Consider also the control systems associated with your vehicle’s engine. There are thousands of data points being captured and sampled every second to ensure proper engine and vehicle performance. Still, you are only receiving limited actionable information through the dashboard. Your vehicle’s computer [engine monitoring unit (EMU) and system monitoring unit (SMU)] handles all the details, logging any abhorrent events or errors. If a serious event occurs, you are alerted again via the dashboard. These alerts, such as a ‘check engine’, require you to schedule an appointment with your mechanic to review your vehicle’s EMU/SMU logs. All engine processes are integrated and function as a single unit to deliver power to the vehicle, which enables you to meet your personal travel objectives.

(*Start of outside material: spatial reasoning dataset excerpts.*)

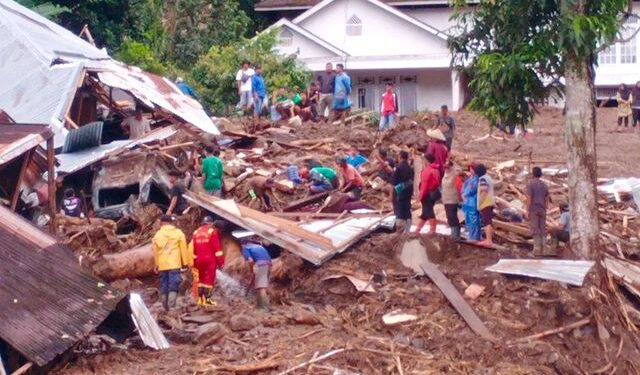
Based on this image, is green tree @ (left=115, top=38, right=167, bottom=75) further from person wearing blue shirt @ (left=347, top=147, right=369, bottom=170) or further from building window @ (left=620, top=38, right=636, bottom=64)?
building window @ (left=620, top=38, right=636, bottom=64)

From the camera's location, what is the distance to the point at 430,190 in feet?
60.4

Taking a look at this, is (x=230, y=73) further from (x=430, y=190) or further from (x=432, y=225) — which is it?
(x=430, y=190)

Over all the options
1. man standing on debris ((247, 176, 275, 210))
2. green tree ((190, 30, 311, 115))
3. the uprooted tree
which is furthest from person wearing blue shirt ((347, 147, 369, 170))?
green tree ((190, 30, 311, 115))

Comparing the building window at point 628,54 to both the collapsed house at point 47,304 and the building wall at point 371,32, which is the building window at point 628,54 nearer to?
the building wall at point 371,32

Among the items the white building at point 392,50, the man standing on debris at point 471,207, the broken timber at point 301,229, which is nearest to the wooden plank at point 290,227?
the broken timber at point 301,229

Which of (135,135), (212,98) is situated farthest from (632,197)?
(212,98)

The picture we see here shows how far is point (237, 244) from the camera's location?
1878cm

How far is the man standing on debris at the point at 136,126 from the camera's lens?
80.2ft

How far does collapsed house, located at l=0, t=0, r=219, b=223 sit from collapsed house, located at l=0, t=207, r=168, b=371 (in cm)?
540

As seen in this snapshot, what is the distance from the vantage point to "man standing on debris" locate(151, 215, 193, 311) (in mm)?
15898

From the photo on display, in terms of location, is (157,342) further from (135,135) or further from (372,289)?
(135,135)

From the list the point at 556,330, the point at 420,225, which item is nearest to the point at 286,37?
the point at 420,225

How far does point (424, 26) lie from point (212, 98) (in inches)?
345

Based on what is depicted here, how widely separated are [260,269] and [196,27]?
22172mm
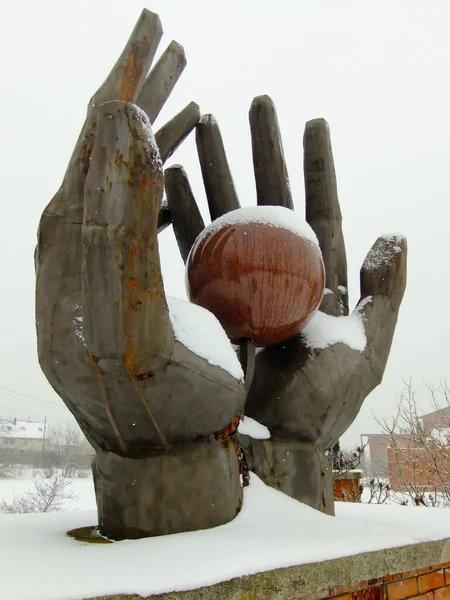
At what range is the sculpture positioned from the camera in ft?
6.22

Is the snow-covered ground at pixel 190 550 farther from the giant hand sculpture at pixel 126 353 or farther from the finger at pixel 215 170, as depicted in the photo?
the finger at pixel 215 170

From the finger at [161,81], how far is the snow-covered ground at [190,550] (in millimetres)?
1867

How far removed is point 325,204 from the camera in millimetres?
3580

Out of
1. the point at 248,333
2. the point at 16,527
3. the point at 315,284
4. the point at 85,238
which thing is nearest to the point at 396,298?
the point at 315,284

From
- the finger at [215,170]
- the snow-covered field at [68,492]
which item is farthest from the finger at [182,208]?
the snow-covered field at [68,492]

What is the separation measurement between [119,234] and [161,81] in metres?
1.35

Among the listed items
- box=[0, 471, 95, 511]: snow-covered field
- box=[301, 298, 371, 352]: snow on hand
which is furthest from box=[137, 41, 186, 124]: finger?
box=[0, 471, 95, 511]: snow-covered field

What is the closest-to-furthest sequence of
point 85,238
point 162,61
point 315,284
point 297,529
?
point 85,238, point 297,529, point 315,284, point 162,61

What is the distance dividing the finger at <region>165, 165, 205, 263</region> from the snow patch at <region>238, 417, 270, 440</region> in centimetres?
129

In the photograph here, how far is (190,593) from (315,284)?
61.3 inches

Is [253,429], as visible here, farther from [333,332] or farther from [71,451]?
[71,451]

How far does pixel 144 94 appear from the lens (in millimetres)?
2826

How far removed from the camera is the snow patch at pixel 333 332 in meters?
3.05

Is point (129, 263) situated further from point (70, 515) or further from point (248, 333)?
point (70, 515)
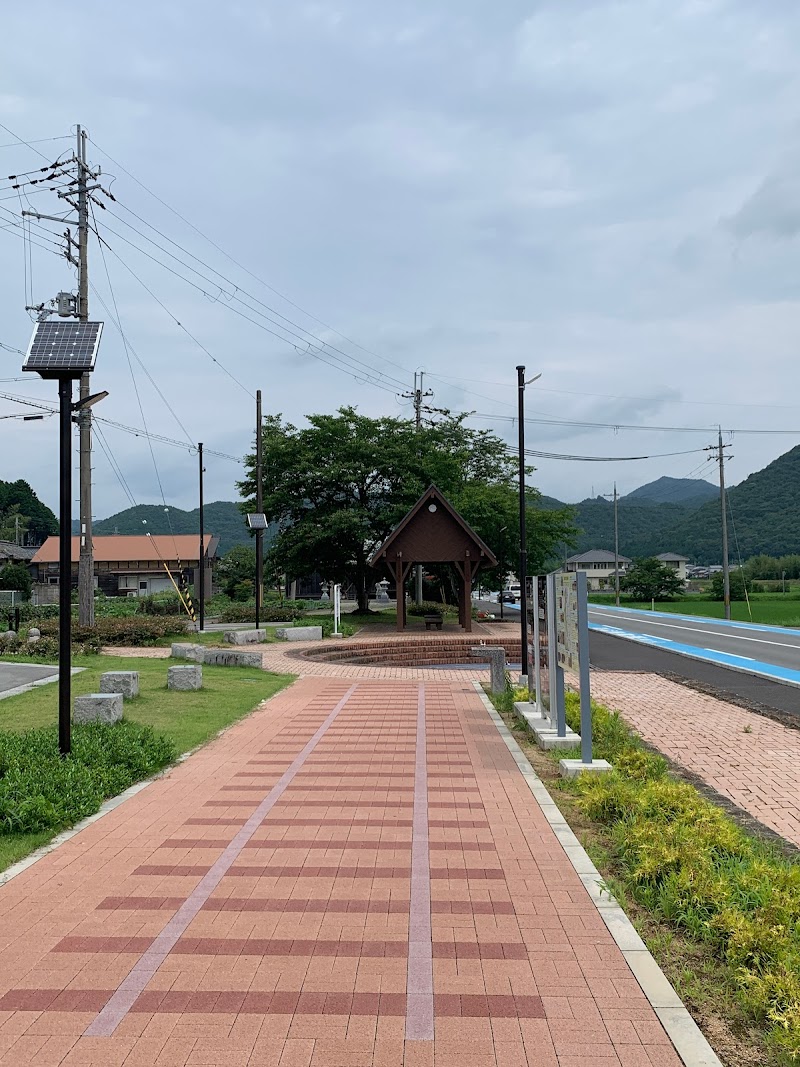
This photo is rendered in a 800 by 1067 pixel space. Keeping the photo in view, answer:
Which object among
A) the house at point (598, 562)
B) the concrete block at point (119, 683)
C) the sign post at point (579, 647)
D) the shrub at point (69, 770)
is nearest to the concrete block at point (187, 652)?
the concrete block at point (119, 683)

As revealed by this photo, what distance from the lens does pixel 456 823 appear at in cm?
692

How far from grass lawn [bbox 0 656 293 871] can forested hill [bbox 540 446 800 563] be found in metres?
43.8

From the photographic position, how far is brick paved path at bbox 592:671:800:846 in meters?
7.71

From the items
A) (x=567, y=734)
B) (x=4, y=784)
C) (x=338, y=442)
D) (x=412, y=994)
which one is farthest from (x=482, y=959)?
(x=338, y=442)

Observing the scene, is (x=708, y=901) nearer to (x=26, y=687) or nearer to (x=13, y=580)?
(x=26, y=687)

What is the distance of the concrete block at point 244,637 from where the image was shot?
82.2ft

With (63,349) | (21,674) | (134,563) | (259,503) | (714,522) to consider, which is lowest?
(21,674)

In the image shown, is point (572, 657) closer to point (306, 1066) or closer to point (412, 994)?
point (412, 994)

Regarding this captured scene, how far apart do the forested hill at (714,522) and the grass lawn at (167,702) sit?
144 ft

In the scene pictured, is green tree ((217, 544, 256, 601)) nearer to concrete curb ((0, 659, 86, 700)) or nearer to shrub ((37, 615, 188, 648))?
shrub ((37, 615, 188, 648))

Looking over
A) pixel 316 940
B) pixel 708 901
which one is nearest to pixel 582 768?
pixel 708 901

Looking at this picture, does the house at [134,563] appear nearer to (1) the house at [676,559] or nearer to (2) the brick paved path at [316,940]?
(2) the brick paved path at [316,940]

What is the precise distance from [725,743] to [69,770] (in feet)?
24.0

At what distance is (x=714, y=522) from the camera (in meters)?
99.1
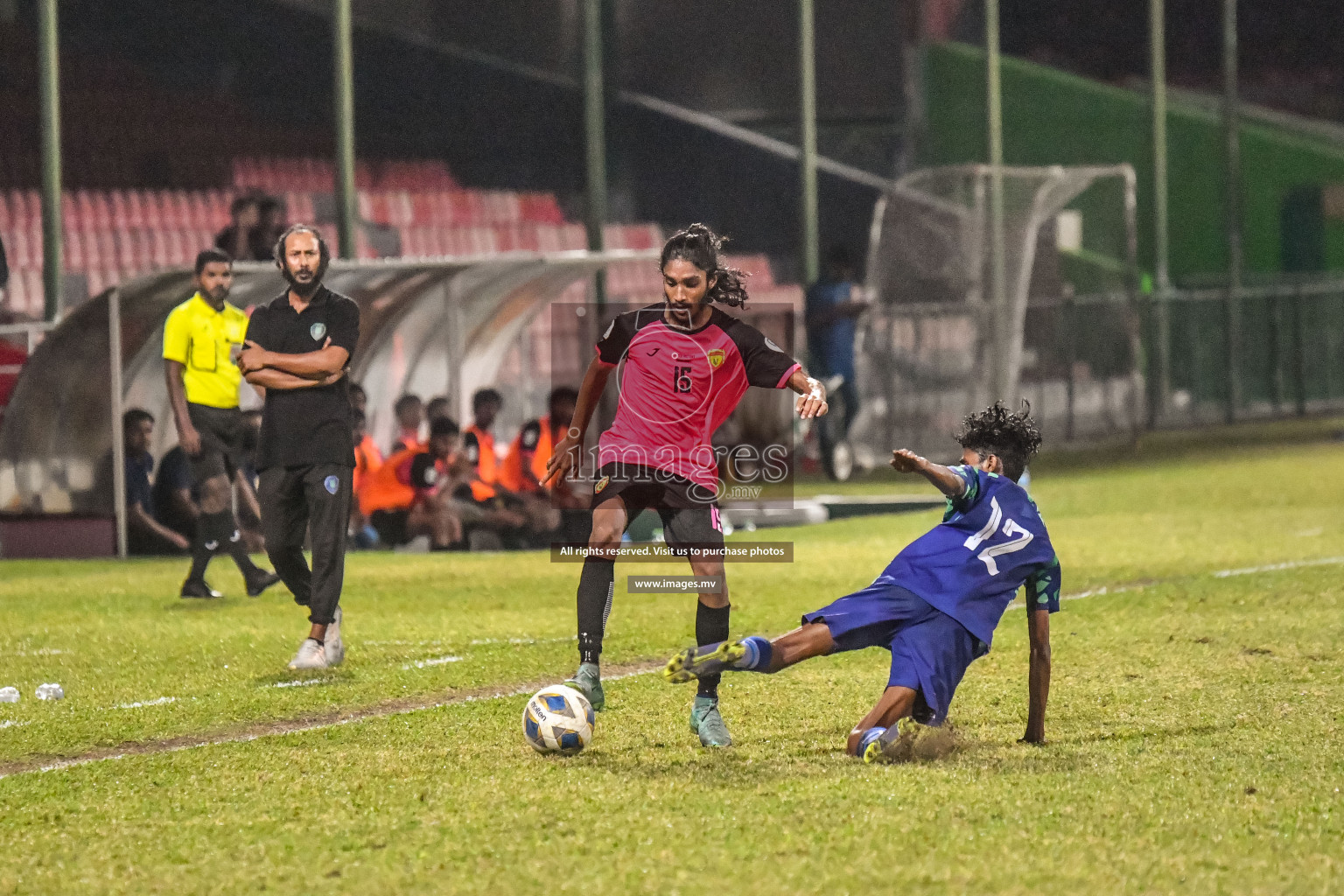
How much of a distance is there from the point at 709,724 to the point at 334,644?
2487 mm

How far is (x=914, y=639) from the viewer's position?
6098 mm

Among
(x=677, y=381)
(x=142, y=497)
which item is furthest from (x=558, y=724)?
(x=142, y=497)

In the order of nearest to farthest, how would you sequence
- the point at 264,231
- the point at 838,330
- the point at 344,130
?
1. the point at 264,231
2. the point at 344,130
3. the point at 838,330

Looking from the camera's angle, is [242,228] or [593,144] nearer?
[242,228]

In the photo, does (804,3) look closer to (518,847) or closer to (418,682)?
(418,682)

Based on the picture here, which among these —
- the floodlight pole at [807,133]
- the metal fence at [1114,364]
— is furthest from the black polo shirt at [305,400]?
the floodlight pole at [807,133]

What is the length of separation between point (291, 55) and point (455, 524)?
15.2 meters

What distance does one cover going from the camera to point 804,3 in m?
22.1

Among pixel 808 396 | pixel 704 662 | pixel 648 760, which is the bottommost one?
pixel 648 760

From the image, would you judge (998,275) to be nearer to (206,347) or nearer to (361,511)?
(361,511)

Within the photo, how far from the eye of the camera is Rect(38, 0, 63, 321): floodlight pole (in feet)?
49.8

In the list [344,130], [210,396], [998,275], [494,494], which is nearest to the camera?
[210,396]

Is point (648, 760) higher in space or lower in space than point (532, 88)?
lower

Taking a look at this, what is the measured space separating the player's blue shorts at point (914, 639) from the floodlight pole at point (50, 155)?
10.7 metres
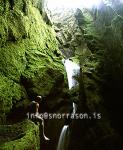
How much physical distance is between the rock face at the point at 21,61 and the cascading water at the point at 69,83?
1420 mm

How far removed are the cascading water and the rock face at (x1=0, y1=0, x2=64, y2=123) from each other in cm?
142

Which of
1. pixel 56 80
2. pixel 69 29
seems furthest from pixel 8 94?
pixel 69 29

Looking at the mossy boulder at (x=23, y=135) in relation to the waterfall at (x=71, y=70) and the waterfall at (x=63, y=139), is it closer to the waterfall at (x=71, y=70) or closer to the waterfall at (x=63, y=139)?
the waterfall at (x=63, y=139)

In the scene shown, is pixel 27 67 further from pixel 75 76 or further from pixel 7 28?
pixel 75 76

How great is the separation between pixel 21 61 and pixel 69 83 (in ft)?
12.5

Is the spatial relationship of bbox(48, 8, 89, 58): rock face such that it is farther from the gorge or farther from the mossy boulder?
the mossy boulder

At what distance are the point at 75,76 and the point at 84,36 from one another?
4612 millimetres

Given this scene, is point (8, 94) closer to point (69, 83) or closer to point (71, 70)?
point (69, 83)

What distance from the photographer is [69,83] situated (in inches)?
599

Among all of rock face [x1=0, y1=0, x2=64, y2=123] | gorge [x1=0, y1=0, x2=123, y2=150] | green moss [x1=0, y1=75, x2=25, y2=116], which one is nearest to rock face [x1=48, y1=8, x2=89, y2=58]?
gorge [x1=0, y1=0, x2=123, y2=150]

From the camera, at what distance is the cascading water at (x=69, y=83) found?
40.5 ft

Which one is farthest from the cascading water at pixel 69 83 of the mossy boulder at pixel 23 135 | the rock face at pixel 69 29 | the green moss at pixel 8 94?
the mossy boulder at pixel 23 135

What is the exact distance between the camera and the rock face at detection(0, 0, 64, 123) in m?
11.1

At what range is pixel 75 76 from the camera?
15.7 m
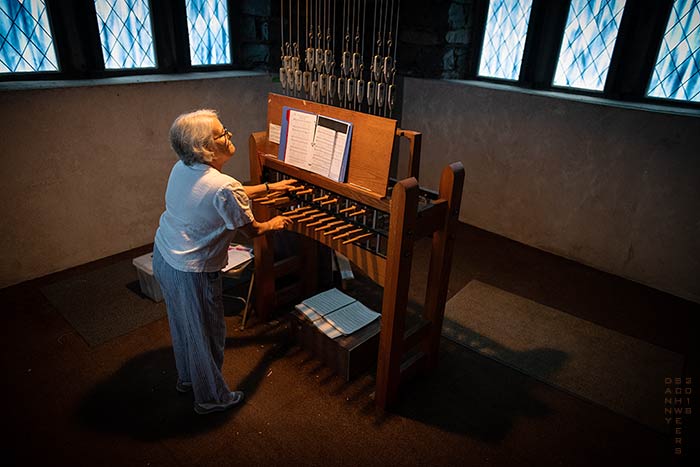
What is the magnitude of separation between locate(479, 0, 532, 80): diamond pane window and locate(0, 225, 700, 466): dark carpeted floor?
2.65m

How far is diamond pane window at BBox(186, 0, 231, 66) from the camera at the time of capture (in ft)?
14.9

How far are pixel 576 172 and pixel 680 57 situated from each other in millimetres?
1119

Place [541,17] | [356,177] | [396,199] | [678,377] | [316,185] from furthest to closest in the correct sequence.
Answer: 1. [541,17]
2. [678,377]
3. [316,185]
4. [356,177]
5. [396,199]

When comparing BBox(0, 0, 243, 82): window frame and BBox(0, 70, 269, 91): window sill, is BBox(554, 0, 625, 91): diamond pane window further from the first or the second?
BBox(0, 0, 243, 82): window frame

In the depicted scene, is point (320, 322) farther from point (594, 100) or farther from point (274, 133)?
point (594, 100)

Now imagine what would happen if: 1) your vehicle’s fuel system decided it would only send fuel to the combustion chamber when the engine’s pistons are in a ‘down stroke’ position; or 2) the cam shaft decides not to communicate with the values based on a different schedule; or 3) spark plugs all fire at the same time. If any of these events occur, your vehicle will fail to function effectively or won’t function at all. In a similar fashion, if GRC practices are not properly integrated across the enterprise, your organization won’t achieve its desired results or benefits.
Intelligent Automation’s Role in GRC Integration
To enable this integration, GRC platforms of the future should leverage next-generation technologies, such as artificial intelligence (AI) and machine learning (ML) to:
- Predict future risks and vulnerabilities
- Eliminate risk assessment bias and opinions
- Prevent, not just detect, exposure to risk events like fraud
- Provide continuous monitoring across all enterprise processes, including Security Information Event Management (SIEM) tool inputs
- Enable specific, industry-based Integrated Risk Management solutions
- Support multiple regulatory and compliance processes, certification requirements and risk management functions
When considering the past and the direction we are headed for GRC’s future, first start by incorporating all four principles (strategy, people, processes and technology) and their dependent relationship to gain true value from GRC. Companies should rely on tools and practices supported by intelligent automation to ensure an integrated approach to GRC. Through continuous monitoring, predictive risk management capabilities and a true integrated risk management mindset, businesses of the future can successfully implement GRC and most importantly, maintain competitive advantage in the market.